Why the interest in illness-fighting foods?
"People like to feel that they can control their own disease and this is one way," says Oliver Hankinson, professor of pathology and laboratory medicine and director of the molecular toxicology doctoral program at UCLA. Researchers at the school are currently looking at whether a compound produced during the digestion of cruciferous vegetables, such as broccoli, might prevent the spread of breast cancer.
What you can do
Beyond major health threats like cancer, research has shown that your breakfast, lunch and dinner can have an impact on memory, the look of your skin and even a bad mood.
The key to keeping your memory in good shape is loading up on antioxidants, which nourish and defend body cells, including neurons. They also prevent plaque buildup in the arteries, allowing for a strong blood flow to the brain, says Bauer. A 25-year Harvard Medical School study of more than 13,000 women showed that those who ate high amounts of vegetables, particularly cruciferous vegetables and leafy greens, had less age-related decline in memory.
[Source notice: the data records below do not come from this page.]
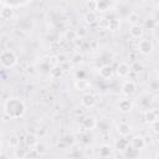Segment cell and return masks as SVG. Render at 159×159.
<instances>
[{
    "instance_id": "6da1fadb",
    "label": "cell",
    "mask_w": 159,
    "mask_h": 159,
    "mask_svg": "<svg viewBox=\"0 0 159 159\" xmlns=\"http://www.w3.org/2000/svg\"><path fill=\"white\" fill-rule=\"evenodd\" d=\"M4 113L10 119H19L25 116L26 106L20 98H9L4 103Z\"/></svg>"
},
{
    "instance_id": "7a4b0ae2",
    "label": "cell",
    "mask_w": 159,
    "mask_h": 159,
    "mask_svg": "<svg viewBox=\"0 0 159 159\" xmlns=\"http://www.w3.org/2000/svg\"><path fill=\"white\" fill-rule=\"evenodd\" d=\"M0 63L4 68H12L17 63V56L11 50H5L0 55Z\"/></svg>"
},
{
    "instance_id": "3957f363",
    "label": "cell",
    "mask_w": 159,
    "mask_h": 159,
    "mask_svg": "<svg viewBox=\"0 0 159 159\" xmlns=\"http://www.w3.org/2000/svg\"><path fill=\"white\" fill-rule=\"evenodd\" d=\"M153 48H154V45H153L152 40H149V39H143L138 43V51L142 55H149L153 51Z\"/></svg>"
},
{
    "instance_id": "277c9868",
    "label": "cell",
    "mask_w": 159,
    "mask_h": 159,
    "mask_svg": "<svg viewBox=\"0 0 159 159\" xmlns=\"http://www.w3.org/2000/svg\"><path fill=\"white\" fill-rule=\"evenodd\" d=\"M96 103H97V99H96V96L93 93L87 92L81 98V104L84 108H93L96 106Z\"/></svg>"
},
{
    "instance_id": "5b68a950",
    "label": "cell",
    "mask_w": 159,
    "mask_h": 159,
    "mask_svg": "<svg viewBox=\"0 0 159 159\" xmlns=\"http://www.w3.org/2000/svg\"><path fill=\"white\" fill-rule=\"evenodd\" d=\"M24 143L26 147L29 148H35L37 144H39V135L36 133H32V132H29L25 134L24 137Z\"/></svg>"
},
{
    "instance_id": "8992f818",
    "label": "cell",
    "mask_w": 159,
    "mask_h": 159,
    "mask_svg": "<svg viewBox=\"0 0 159 159\" xmlns=\"http://www.w3.org/2000/svg\"><path fill=\"white\" fill-rule=\"evenodd\" d=\"M122 93L124 94V96H127V97H129V96H132L133 93H135V91H137V84H135V82H133V81H125L123 84H122Z\"/></svg>"
},
{
    "instance_id": "52a82bcc",
    "label": "cell",
    "mask_w": 159,
    "mask_h": 159,
    "mask_svg": "<svg viewBox=\"0 0 159 159\" xmlns=\"http://www.w3.org/2000/svg\"><path fill=\"white\" fill-rule=\"evenodd\" d=\"M130 72H132L130 66H129L127 62H120V63L117 66V68H116V73H117V76H118V77H122V78L127 77Z\"/></svg>"
},
{
    "instance_id": "ba28073f",
    "label": "cell",
    "mask_w": 159,
    "mask_h": 159,
    "mask_svg": "<svg viewBox=\"0 0 159 159\" xmlns=\"http://www.w3.org/2000/svg\"><path fill=\"white\" fill-rule=\"evenodd\" d=\"M129 35L133 39H140L144 35V27L142 25H139V24L130 25V27H129Z\"/></svg>"
},
{
    "instance_id": "9c48e42d",
    "label": "cell",
    "mask_w": 159,
    "mask_h": 159,
    "mask_svg": "<svg viewBox=\"0 0 159 159\" xmlns=\"http://www.w3.org/2000/svg\"><path fill=\"white\" fill-rule=\"evenodd\" d=\"M118 109L122 113H129L133 109V102H132V99H129V98L120 99L119 103H118Z\"/></svg>"
},
{
    "instance_id": "30bf717a",
    "label": "cell",
    "mask_w": 159,
    "mask_h": 159,
    "mask_svg": "<svg viewBox=\"0 0 159 159\" xmlns=\"http://www.w3.org/2000/svg\"><path fill=\"white\" fill-rule=\"evenodd\" d=\"M96 127H97V120H96V118H93V117H86V118L82 119V128H83L84 130L89 132V130L96 129Z\"/></svg>"
},
{
    "instance_id": "8fae6325",
    "label": "cell",
    "mask_w": 159,
    "mask_h": 159,
    "mask_svg": "<svg viewBox=\"0 0 159 159\" xmlns=\"http://www.w3.org/2000/svg\"><path fill=\"white\" fill-rule=\"evenodd\" d=\"M145 138L142 137V135H134L132 139H130V145L138 150H142L144 147H145Z\"/></svg>"
},
{
    "instance_id": "7c38bea8",
    "label": "cell",
    "mask_w": 159,
    "mask_h": 159,
    "mask_svg": "<svg viewBox=\"0 0 159 159\" xmlns=\"http://www.w3.org/2000/svg\"><path fill=\"white\" fill-rule=\"evenodd\" d=\"M117 132H118L119 135L127 137V135H129L132 133V127H130V124H128L125 122H122V123H119L117 125Z\"/></svg>"
},
{
    "instance_id": "4fadbf2b",
    "label": "cell",
    "mask_w": 159,
    "mask_h": 159,
    "mask_svg": "<svg viewBox=\"0 0 159 159\" xmlns=\"http://www.w3.org/2000/svg\"><path fill=\"white\" fill-rule=\"evenodd\" d=\"M14 14H15V11H14V9L11 6L4 5L1 7V10H0V17L2 20H10V19H12L14 17Z\"/></svg>"
},
{
    "instance_id": "5bb4252c",
    "label": "cell",
    "mask_w": 159,
    "mask_h": 159,
    "mask_svg": "<svg viewBox=\"0 0 159 159\" xmlns=\"http://www.w3.org/2000/svg\"><path fill=\"white\" fill-rule=\"evenodd\" d=\"M75 88L80 92H86L89 88V82L86 78H76L75 81Z\"/></svg>"
},
{
    "instance_id": "9a60e30c",
    "label": "cell",
    "mask_w": 159,
    "mask_h": 159,
    "mask_svg": "<svg viewBox=\"0 0 159 159\" xmlns=\"http://www.w3.org/2000/svg\"><path fill=\"white\" fill-rule=\"evenodd\" d=\"M120 27V20L119 17H112L108 20V24H107V30L111 31V32H116L118 31Z\"/></svg>"
},
{
    "instance_id": "2e32d148",
    "label": "cell",
    "mask_w": 159,
    "mask_h": 159,
    "mask_svg": "<svg viewBox=\"0 0 159 159\" xmlns=\"http://www.w3.org/2000/svg\"><path fill=\"white\" fill-rule=\"evenodd\" d=\"M99 76L103 80H108L113 76V68L109 66V65H103L101 68H99Z\"/></svg>"
},
{
    "instance_id": "e0dca14e",
    "label": "cell",
    "mask_w": 159,
    "mask_h": 159,
    "mask_svg": "<svg viewBox=\"0 0 159 159\" xmlns=\"http://www.w3.org/2000/svg\"><path fill=\"white\" fill-rule=\"evenodd\" d=\"M157 119H158V114H157V112L154 109H145V112H144V120L147 123L152 124Z\"/></svg>"
},
{
    "instance_id": "ac0fdd59",
    "label": "cell",
    "mask_w": 159,
    "mask_h": 159,
    "mask_svg": "<svg viewBox=\"0 0 159 159\" xmlns=\"http://www.w3.org/2000/svg\"><path fill=\"white\" fill-rule=\"evenodd\" d=\"M97 20H98V19H97L96 11H87V12L84 14V16H83V21H84V24H87V25H93Z\"/></svg>"
},
{
    "instance_id": "d6986e66",
    "label": "cell",
    "mask_w": 159,
    "mask_h": 159,
    "mask_svg": "<svg viewBox=\"0 0 159 159\" xmlns=\"http://www.w3.org/2000/svg\"><path fill=\"white\" fill-rule=\"evenodd\" d=\"M128 145H129V143H128V140L124 139V138H119V139L116 142V149H117L118 152H120V153H124V150L128 148Z\"/></svg>"
},
{
    "instance_id": "ffe728a7",
    "label": "cell",
    "mask_w": 159,
    "mask_h": 159,
    "mask_svg": "<svg viewBox=\"0 0 159 159\" xmlns=\"http://www.w3.org/2000/svg\"><path fill=\"white\" fill-rule=\"evenodd\" d=\"M123 155H124L125 158H137V157L139 155V150H138V149H135V148H133V147L129 144V145H128V148L124 150Z\"/></svg>"
},
{
    "instance_id": "44dd1931",
    "label": "cell",
    "mask_w": 159,
    "mask_h": 159,
    "mask_svg": "<svg viewBox=\"0 0 159 159\" xmlns=\"http://www.w3.org/2000/svg\"><path fill=\"white\" fill-rule=\"evenodd\" d=\"M112 147L109 145V144H103V145H101V148H99V157H102V158H107V157H109L111 154H112Z\"/></svg>"
},
{
    "instance_id": "7402d4cb",
    "label": "cell",
    "mask_w": 159,
    "mask_h": 159,
    "mask_svg": "<svg viewBox=\"0 0 159 159\" xmlns=\"http://www.w3.org/2000/svg\"><path fill=\"white\" fill-rule=\"evenodd\" d=\"M62 73H63V68L61 66H56L53 67L51 71H50V76L53 78V80H58L62 77Z\"/></svg>"
},
{
    "instance_id": "603a6c76",
    "label": "cell",
    "mask_w": 159,
    "mask_h": 159,
    "mask_svg": "<svg viewBox=\"0 0 159 159\" xmlns=\"http://www.w3.org/2000/svg\"><path fill=\"white\" fill-rule=\"evenodd\" d=\"M109 9V1L108 0H99L97 1V11L104 12Z\"/></svg>"
},
{
    "instance_id": "cb8c5ba5",
    "label": "cell",
    "mask_w": 159,
    "mask_h": 159,
    "mask_svg": "<svg viewBox=\"0 0 159 159\" xmlns=\"http://www.w3.org/2000/svg\"><path fill=\"white\" fill-rule=\"evenodd\" d=\"M139 19H140V16H139L137 12H130V14L128 15V17H127V21H128L130 25H135V24L139 22Z\"/></svg>"
},
{
    "instance_id": "d4e9b609",
    "label": "cell",
    "mask_w": 159,
    "mask_h": 159,
    "mask_svg": "<svg viewBox=\"0 0 159 159\" xmlns=\"http://www.w3.org/2000/svg\"><path fill=\"white\" fill-rule=\"evenodd\" d=\"M144 26H145L147 30H154L157 27V22H155L154 19H148V20H145Z\"/></svg>"
},
{
    "instance_id": "484cf974",
    "label": "cell",
    "mask_w": 159,
    "mask_h": 159,
    "mask_svg": "<svg viewBox=\"0 0 159 159\" xmlns=\"http://www.w3.org/2000/svg\"><path fill=\"white\" fill-rule=\"evenodd\" d=\"M130 70H132L134 73H139V72H142V70H143V65H142L140 62H133V63L130 65Z\"/></svg>"
},
{
    "instance_id": "4316f807",
    "label": "cell",
    "mask_w": 159,
    "mask_h": 159,
    "mask_svg": "<svg viewBox=\"0 0 159 159\" xmlns=\"http://www.w3.org/2000/svg\"><path fill=\"white\" fill-rule=\"evenodd\" d=\"M9 145H10V148H12V149L19 148V147H20V139L16 138V137H11L10 140H9Z\"/></svg>"
},
{
    "instance_id": "83f0119b",
    "label": "cell",
    "mask_w": 159,
    "mask_h": 159,
    "mask_svg": "<svg viewBox=\"0 0 159 159\" xmlns=\"http://www.w3.org/2000/svg\"><path fill=\"white\" fill-rule=\"evenodd\" d=\"M14 150H15V153H14L15 158H20V159L26 158V150H25V149H21V148L19 147V148H16V149H14Z\"/></svg>"
},
{
    "instance_id": "f1b7e54d",
    "label": "cell",
    "mask_w": 159,
    "mask_h": 159,
    "mask_svg": "<svg viewBox=\"0 0 159 159\" xmlns=\"http://www.w3.org/2000/svg\"><path fill=\"white\" fill-rule=\"evenodd\" d=\"M86 5L88 11H97V0H88Z\"/></svg>"
},
{
    "instance_id": "f546056e",
    "label": "cell",
    "mask_w": 159,
    "mask_h": 159,
    "mask_svg": "<svg viewBox=\"0 0 159 159\" xmlns=\"http://www.w3.org/2000/svg\"><path fill=\"white\" fill-rule=\"evenodd\" d=\"M65 36H66V39H67V40L73 41V40H76V39H77V32H76L75 30H68V31H66Z\"/></svg>"
},
{
    "instance_id": "4dcf8cb0",
    "label": "cell",
    "mask_w": 159,
    "mask_h": 159,
    "mask_svg": "<svg viewBox=\"0 0 159 159\" xmlns=\"http://www.w3.org/2000/svg\"><path fill=\"white\" fill-rule=\"evenodd\" d=\"M41 154L39 153V150L35 148V149H30L29 152H26V158H39Z\"/></svg>"
},
{
    "instance_id": "1f68e13d",
    "label": "cell",
    "mask_w": 159,
    "mask_h": 159,
    "mask_svg": "<svg viewBox=\"0 0 159 159\" xmlns=\"http://www.w3.org/2000/svg\"><path fill=\"white\" fill-rule=\"evenodd\" d=\"M82 60H83V56H82L81 53H75V55L72 56V58H71L72 63H75V65L81 63V62H82Z\"/></svg>"
},
{
    "instance_id": "d6a6232c",
    "label": "cell",
    "mask_w": 159,
    "mask_h": 159,
    "mask_svg": "<svg viewBox=\"0 0 159 159\" xmlns=\"http://www.w3.org/2000/svg\"><path fill=\"white\" fill-rule=\"evenodd\" d=\"M56 60H57V63L58 65H62V63H66L67 62V56L65 53H60L56 56Z\"/></svg>"
},
{
    "instance_id": "836d02e7",
    "label": "cell",
    "mask_w": 159,
    "mask_h": 159,
    "mask_svg": "<svg viewBox=\"0 0 159 159\" xmlns=\"http://www.w3.org/2000/svg\"><path fill=\"white\" fill-rule=\"evenodd\" d=\"M76 32H77V37H80V39H84L87 35V30L84 27H80Z\"/></svg>"
},
{
    "instance_id": "e575fe53",
    "label": "cell",
    "mask_w": 159,
    "mask_h": 159,
    "mask_svg": "<svg viewBox=\"0 0 159 159\" xmlns=\"http://www.w3.org/2000/svg\"><path fill=\"white\" fill-rule=\"evenodd\" d=\"M152 130H153L155 134L159 133V119H157L154 123H152Z\"/></svg>"
},
{
    "instance_id": "d590c367",
    "label": "cell",
    "mask_w": 159,
    "mask_h": 159,
    "mask_svg": "<svg viewBox=\"0 0 159 159\" xmlns=\"http://www.w3.org/2000/svg\"><path fill=\"white\" fill-rule=\"evenodd\" d=\"M67 145H68V144H67L63 139H60V140L57 142V148H58V149H65Z\"/></svg>"
},
{
    "instance_id": "8d00e7d4",
    "label": "cell",
    "mask_w": 159,
    "mask_h": 159,
    "mask_svg": "<svg viewBox=\"0 0 159 159\" xmlns=\"http://www.w3.org/2000/svg\"><path fill=\"white\" fill-rule=\"evenodd\" d=\"M35 148H36V149L39 150V153H40V154H42V153L45 152V147H43L42 144H37V145H36Z\"/></svg>"
},
{
    "instance_id": "74e56055",
    "label": "cell",
    "mask_w": 159,
    "mask_h": 159,
    "mask_svg": "<svg viewBox=\"0 0 159 159\" xmlns=\"http://www.w3.org/2000/svg\"><path fill=\"white\" fill-rule=\"evenodd\" d=\"M154 158H155V159H159V152H157V153L154 154Z\"/></svg>"
},
{
    "instance_id": "f35d334b",
    "label": "cell",
    "mask_w": 159,
    "mask_h": 159,
    "mask_svg": "<svg viewBox=\"0 0 159 159\" xmlns=\"http://www.w3.org/2000/svg\"><path fill=\"white\" fill-rule=\"evenodd\" d=\"M157 140H158V142H159V133H158V134H157Z\"/></svg>"
},
{
    "instance_id": "ab89813d",
    "label": "cell",
    "mask_w": 159,
    "mask_h": 159,
    "mask_svg": "<svg viewBox=\"0 0 159 159\" xmlns=\"http://www.w3.org/2000/svg\"><path fill=\"white\" fill-rule=\"evenodd\" d=\"M158 81H159V73H158Z\"/></svg>"
},
{
    "instance_id": "60d3db41",
    "label": "cell",
    "mask_w": 159,
    "mask_h": 159,
    "mask_svg": "<svg viewBox=\"0 0 159 159\" xmlns=\"http://www.w3.org/2000/svg\"><path fill=\"white\" fill-rule=\"evenodd\" d=\"M158 10H159V5H158Z\"/></svg>"
},
{
    "instance_id": "b9f144b4",
    "label": "cell",
    "mask_w": 159,
    "mask_h": 159,
    "mask_svg": "<svg viewBox=\"0 0 159 159\" xmlns=\"http://www.w3.org/2000/svg\"><path fill=\"white\" fill-rule=\"evenodd\" d=\"M113 1H117V0H113Z\"/></svg>"
}]
</instances>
Besides avoiding cigarette smoke and too much sun, antioxidants are the secret to healthy, glowing skin. Look for foods high in vitamin C, such as guava, bell peppers, orange juice, strawberries and Brussels sprouts. Found naturally in the skin, vitamin C is involved in the production of collagen, which keeps our skin looking smooth and plump.
Vitamin E, common in fortified whole-grain cereals, peaches and asparagus, guards against UV radiation damage, and zinc and omega-3 fatty acids may help keeping you looking young and fresh, too.
If you're in a bad mood, you might be able to improve it by pairing high-quality carbohydrates — such as whole-grain products, oats, vegetables, fruit and brown rice — with lean protein. Carbs give your body energy in the form of blood sugar that feeds our cells, Bauer says. Protein, in turn, helps moderate mood because it slows the absorption of carbs from the blood. She recommends eating protein, ranging from turkey breasts, lean ham and egg whites to tofu and peanut butter, whenever possible.
Bonnie Taub-Dix, a spokeswoman for the American Dietetic Association based in New York, says your bad mood also might be the result of skipping meals. Eating every four to five hours will keep your brain fueled and your blood sugar from dipping too low.
An expert on osteoporosis, Taub-Dix says people underestimate the impact their diet can have on their bones. While we stop building bone density before age 30, eating a diet full of calcium, particularly low-fat dairy foods, helps us maintain bone strength down the road. The issue is an important one for women, whose estrogen levels fall as they age, causing bone loss.
"Post-menopausal women think it's too late to change anything," she says. "That's when it's really important to protect the bones because they're becoming more brittle."
Make it delicious
If dairy doesn't do it for you, try a dinner of vitamin D-packed wild salmon, a side of magnesium-filled sautéed spinach with a few almonds drizzled on top, and maybe a side of yogurt with blueberries. Foods that fight disease don't have to be boring.
Ellen Haas, founder and president of the healthy eating Web site FoodFit.com and author of "Diabetes Fit Food," agrees. Her book, out this month, contains over 200 healthy recipes from famed chefs such as Alice Waters, Todd English and Lidia Bastianich. Dishes include chicken and asparagus with creamy dijon sauce; a Greek frittata with spinach, oregano and feta cheese; and pumpkin crème caramel.
Too many people assume food that's good for you has to be bland and tasteless, Haas says. If it is, you're not going to stick to a healthy diet for very long, and who could blame you?
"For food to play a role in preventing disease," Haas says, "you've got to enjoy it."